APPELLATE COURT OF ILLINOIS FIRST JUDICIAL DISTRICT THIRD DIVISION
Jan 18, 2017
2017 Ill. App. 142274 (Ill. App. Ct. 2017)

Opinion

No. 1-14-2274

01-18-2017

THE PEOPLE OF THE STATE OF ILLINOIS, Plaintiff-Appellee, v. ROBERT GOODMAN, Defendant-Appellant.


NOTICE: This order was filed under Supreme Court Rule 23 and may not be cited as precedent by any party except in the limited circumstances allowed under Rule 23(e)(1).

Appeal from the Circuit Court of Cook County.

No. 14 CR 414

Honorable James B. Linn, Judge Presiding.

JUSTICE LAVIN delivered the judgment of the court.
Justices Pucinski and Cobbs concurred in the judgment.

ORDER

¶ 1 Held: Evidence sufficient to convict defendant of possession of contraband in a penal institution, and jury instruction defining a weapon was not improper.

¶ 2 Following a jury trial, defendant Robert Goodman was convicted of possession of contraband in a penal institution and sentenced to 4½ years' imprisonment. On appeal, he contends that the evidence was insufficient to convict him beyond a reasonable doubt and that a jury instruction was improper. For the reasons stated below, we affirm.

¶ 3 Defendant was charged with possession of contraband in a penal institution for allegedly possessing "a dangerous weapon, to wit; sharp metal object" in Cook County Jail on or about November 19, 2013.

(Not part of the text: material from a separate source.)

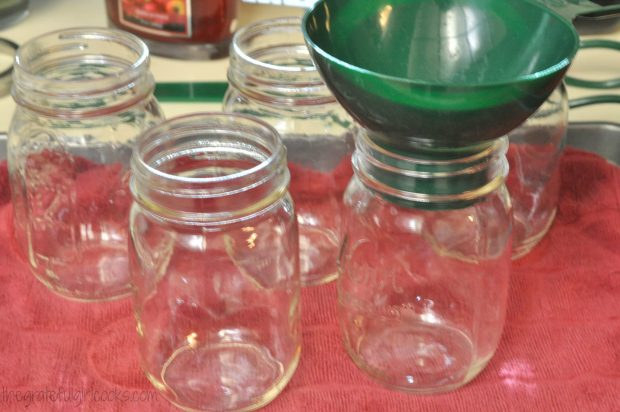 Preparing canning jars to process dried beans.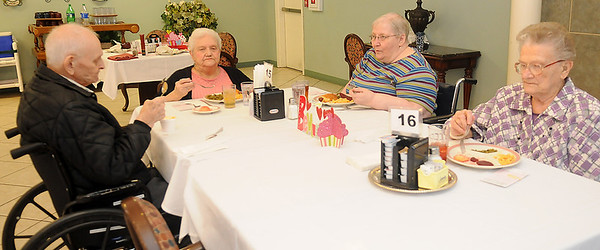 Harley Maddox, Melba Best, Karen Stockwell and Evelyn Radcliff (from left, clockwise) enjoy a noon meal together at Greenbrier Village. Clients may order from the regular menu or select the special of the day as long as their choices follow their recommended dietary needs. (Staff Photo by BONNIE VCULEK)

¶ 4 At the June 2014 trial, jail correctional officer Steven Sabel testified that the jail held about 10,000 inmates and was divided into 11 divisions. The Ninth Division, where Officer Sabel was posted, held about 950 inmates in 24 tiers of 22 cells with two inmates in each cell. One officer guarded each tier, and thus 44 inmates. Each inmate in the tier gets 1½ hours out of their cell per shift. On the day in question, Officer Sabel had just returned an inmate who had attended court to his cell when Officer Sabel noticed another inmate "with his body up towards the door" of a cell, which he considered suspicious. Specifically, the inmate was leaning against the outside of a cell door with his hands inside a "chuck hole," or hatch in the cell door, and thus not visible to Officer Sabel. When Officer Sabel ran to the cell in question, the inmate near the door stepped away. Officer Sabel had both inmates in the cell, which included defendant, stand with their hands on the wall and he patted them down. As he patted defendant downward, he felt a hard object at defendant's waist move downward until two sharpened metal "shanks" from defendant's right pant leg fell to the floor near defendant's foot with a clinking sound. He recovered the shanks and later inventoried them in a sealed bag. At trial, Officer Sabel identified one object as a sharpened piece of a desk drawer and the other as a screw, both wrapped in a jail sheet. On cross-examination, Officer Sabel testified that he did not request fingerprint or DNA testing of the shanks, there was no video of the incident, and he had not attempted to find the inmate he had seen near the cell door. On redirect examination, Officer Sabel testified that he was immediately concerned with what the inmate had passed into the cell; that is, his focus was

inside the cell and not outside it. There is no video of the interior of cells, which each have a toilet and sink.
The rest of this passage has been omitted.